O missionário lembra de todos os cinco casos entre os sanumás (o primeiro aconteceu em 2002). Em janeiro deste ano, uma jovem de menos de 18 anos descobriu que o marido estava aprontando e decidiu fugir com os filhos para a tribo de seus parentes. A sogra lhe tomou as crianças e ela decidiu se matar. Ninguém levou a sério a ameaça porque, até então, sanumá não se matava. Depois de sua morte, seu marido, Geraldo Sanumá, também tomou veneno, mas foi salvo. Os outros três casos deste ano seguem a mesma linha: motivos banais, brigas do dia-a-dia e pequenas desavenças. "Nada que não pudesse ser resolvido como sempre foi entre eles: com um grito", garante Silva. "Os sanumás sempre viram o suicídio dos iecuanas como se fosse uma fraqueza. Hoje, dizem que o mal que ronda a aldeia dos vizinhos chegou aos ianomâmis", diz Silva.

EPIDEMIA

O auto-extermínio indígena não é um fato novo. Ele figura desde muito tempo entre várias etnias e com propósitos diferentes. Para os suruvahas, habitantes das margens do Rio Purus, no sul do Amazonas, o suicídio é cultural, tem a ver com a aceitação da alma no paraíso. Outras tribos o usam como meta religiosa. Desde 1995, no entanto, o suicídio indígena foi apontado como uma epidemia entre os guaranis e os caiovás de Mato Grosso do Sul. Condenado pelos costumes e crenças, e considerado fruto de feitiçaria, ele passou a ser praticado por jovens e crianças, por motivos banais. Há poucos anos descobriu-se a mesma situação em algumas aldeias do Alto Rio Negro, no Amazonas, e, mais recentemente, entre os iecuanas e sanumás de Uauaris.

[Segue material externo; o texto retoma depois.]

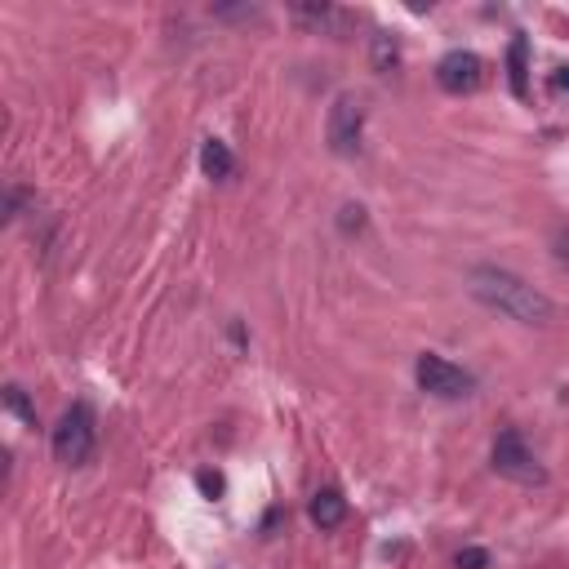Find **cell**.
Returning <instances> with one entry per match:
<instances>
[{
	"label": "cell",
	"instance_id": "6da1fadb",
	"mask_svg": "<svg viewBox=\"0 0 569 569\" xmlns=\"http://www.w3.org/2000/svg\"><path fill=\"white\" fill-rule=\"evenodd\" d=\"M467 289H471V298H480L485 307L503 311L516 325H538V330H543V325L556 320V303L543 289H534L530 281H521L516 272H508V268H490V263L471 268Z\"/></svg>",
	"mask_w": 569,
	"mask_h": 569
},
{
	"label": "cell",
	"instance_id": "7a4b0ae2",
	"mask_svg": "<svg viewBox=\"0 0 569 569\" xmlns=\"http://www.w3.org/2000/svg\"><path fill=\"white\" fill-rule=\"evenodd\" d=\"M54 458L62 463V467H86L90 458H94V445H99V423H94V410L86 400H76L71 410L58 419V428H54Z\"/></svg>",
	"mask_w": 569,
	"mask_h": 569
},
{
	"label": "cell",
	"instance_id": "3957f363",
	"mask_svg": "<svg viewBox=\"0 0 569 569\" xmlns=\"http://www.w3.org/2000/svg\"><path fill=\"white\" fill-rule=\"evenodd\" d=\"M490 463H494V471H499L503 480H516V485H543V480H547V471L538 467L534 449L525 445V436H521L516 428L499 432V441H494V449H490Z\"/></svg>",
	"mask_w": 569,
	"mask_h": 569
},
{
	"label": "cell",
	"instance_id": "277c9868",
	"mask_svg": "<svg viewBox=\"0 0 569 569\" xmlns=\"http://www.w3.org/2000/svg\"><path fill=\"white\" fill-rule=\"evenodd\" d=\"M414 378H419V387H423L428 396H441V400H463V396H471V387H476V378H471L463 365H454V361H445V356H436V352H423V356L414 361Z\"/></svg>",
	"mask_w": 569,
	"mask_h": 569
},
{
	"label": "cell",
	"instance_id": "5b68a950",
	"mask_svg": "<svg viewBox=\"0 0 569 569\" xmlns=\"http://www.w3.org/2000/svg\"><path fill=\"white\" fill-rule=\"evenodd\" d=\"M325 138H330L334 156H356L361 138H365V107L352 94H339L330 107V121H325Z\"/></svg>",
	"mask_w": 569,
	"mask_h": 569
},
{
	"label": "cell",
	"instance_id": "8992f818",
	"mask_svg": "<svg viewBox=\"0 0 569 569\" xmlns=\"http://www.w3.org/2000/svg\"><path fill=\"white\" fill-rule=\"evenodd\" d=\"M480 80H485V62L471 49H449L436 62V86L445 94H471V90H480Z\"/></svg>",
	"mask_w": 569,
	"mask_h": 569
},
{
	"label": "cell",
	"instance_id": "52a82bcc",
	"mask_svg": "<svg viewBox=\"0 0 569 569\" xmlns=\"http://www.w3.org/2000/svg\"><path fill=\"white\" fill-rule=\"evenodd\" d=\"M294 19L320 36H343L352 27V14L348 10H334V5H294Z\"/></svg>",
	"mask_w": 569,
	"mask_h": 569
},
{
	"label": "cell",
	"instance_id": "ba28073f",
	"mask_svg": "<svg viewBox=\"0 0 569 569\" xmlns=\"http://www.w3.org/2000/svg\"><path fill=\"white\" fill-rule=\"evenodd\" d=\"M307 516H311V525H320V530H339V525L348 521V499L334 490V485H325V490L311 494Z\"/></svg>",
	"mask_w": 569,
	"mask_h": 569
},
{
	"label": "cell",
	"instance_id": "9c48e42d",
	"mask_svg": "<svg viewBox=\"0 0 569 569\" xmlns=\"http://www.w3.org/2000/svg\"><path fill=\"white\" fill-rule=\"evenodd\" d=\"M231 170H236L231 147H227L223 138H205V143H201V174L214 179V183H223V179H231Z\"/></svg>",
	"mask_w": 569,
	"mask_h": 569
},
{
	"label": "cell",
	"instance_id": "30bf717a",
	"mask_svg": "<svg viewBox=\"0 0 569 569\" xmlns=\"http://www.w3.org/2000/svg\"><path fill=\"white\" fill-rule=\"evenodd\" d=\"M508 86L516 99L530 94V41L525 36H512V45H508Z\"/></svg>",
	"mask_w": 569,
	"mask_h": 569
},
{
	"label": "cell",
	"instance_id": "8fae6325",
	"mask_svg": "<svg viewBox=\"0 0 569 569\" xmlns=\"http://www.w3.org/2000/svg\"><path fill=\"white\" fill-rule=\"evenodd\" d=\"M5 405H10V414H19L23 423H36V410H32V400H27V391L19 383L5 387Z\"/></svg>",
	"mask_w": 569,
	"mask_h": 569
},
{
	"label": "cell",
	"instance_id": "7c38bea8",
	"mask_svg": "<svg viewBox=\"0 0 569 569\" xmlns=\"http://www.w3.org/2000/svg\"><path fill=\"white\" fill-rule=\"evenodd\" d=\"M454 565H458V569H485V565H490V551H485V547H463V551L454 556Z\"/></svg>",
	"mask_w": 569,
	"mask_h": 569
},
{
	"label": "cell",
	"instance_id": "4fadbf2b",
	"mask_svg": "<svg viewBox=\"0 0 569 569\" xmlns=\"http://www.w3.org/2000/svg\"><path fill=\"white\" fill-rule=\"evenodd\" d=\"M374 62H378V71H387V62H396V41L391 36L374 41Z\"/></svg>",
	"mask_w": 569,
	"mask_h": 569
},
{
	"label": "cell",
	"instance_id": "5bb4252c",
	"mask_svg": "<svg viewBox=\"0 0 569 569\" xmlns=\"http://www.w3.org/2000/svg\"><path fill=\"white\" fill-rule=\"evenodd\" d=\"M196 485H201V490H205L209 499H218V494H223V476H218V471H201V476H196Z\"/></svg>",
	"mask_w": 569,
	"mask_h": 569
},
{
	"label": "cell",
	"instance_id": "9a60e30c",
	"mask_svg": "<svg viewBox=\"0 0 569 569\" xmlns=\"http://www.w3.org/2000/svg\"><path fill=\"white\" fill-rule=\"evenodd\" d=\"M339 223H343V231H352V227H361V223H365V209H361V205H348Z\"/></svg>",
	"mask_w": 569,
	"mask_h": 569
},
{
	"label": "cell",
	"instance_id": "2e32d148",
	"mask_svg": "<svg viewBox=\"0 0 569 569\" xmlns=\"http://www.w3.org/2000/svg\"><path fill=\"white\" fill-rule=\"evenodd\" d=\"M551 86H556V90H565V94H569V67H560V71H556V76H551Z\"/></svg>",
	"mask_w": 569,
	"mask_h": 569
}]
</instances>
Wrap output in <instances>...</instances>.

Para o antropólogo e professor do departamento de Ciências Sociais da Universidade Federal do Amazonas, Ademir Ramos, um fator pode ser observado na maioria das localidades afetadas: a falta de perspectiva no futuro. "Todos os povos que perdem a perspectiva de amanhã buscam o próprio fim. Seja por motivos materiais, como no caso dos guaranis e dos caiovás, que ainda não conseguiram a demarcação de suas terras e vivem em condições de extrema pobreza, como em outros casos, em que os índios têm o território, mas são dependentes economicamente da sociedade regional", explica. Ele defende que o suicídio não é um fenômeno natural, e sim produto do contato de índios com brancos.

O presidente da Missão Evangélica da Amazônia, Milton Camargo, afirma que, por conseqüência dos suicídios, os iecuanas estão se dividindo em dois grupos e deixando Uauaris. "Um grupo vai se juntar aos parentes na Venezuela e o outro se muda para outro lugar, onde acreditam que os espíritos do mal não os encontrarão."

O antropólogo Ademir Ramos tenta explicar a situação citando o sociólogo Durkein. "O suicídio não é uma decisão voluntária e sim uma patologia social. O índio passa a ser produto do meio onde ele vive", diz. "Não adianta demarcar terras indígenas e esquecer que os índios precisam de uma política econômica para se desenvolver. Tem também de ser levada em conta a presença dos brancos dentro da aldeia, que pode causar uma confusão de identidade étnica."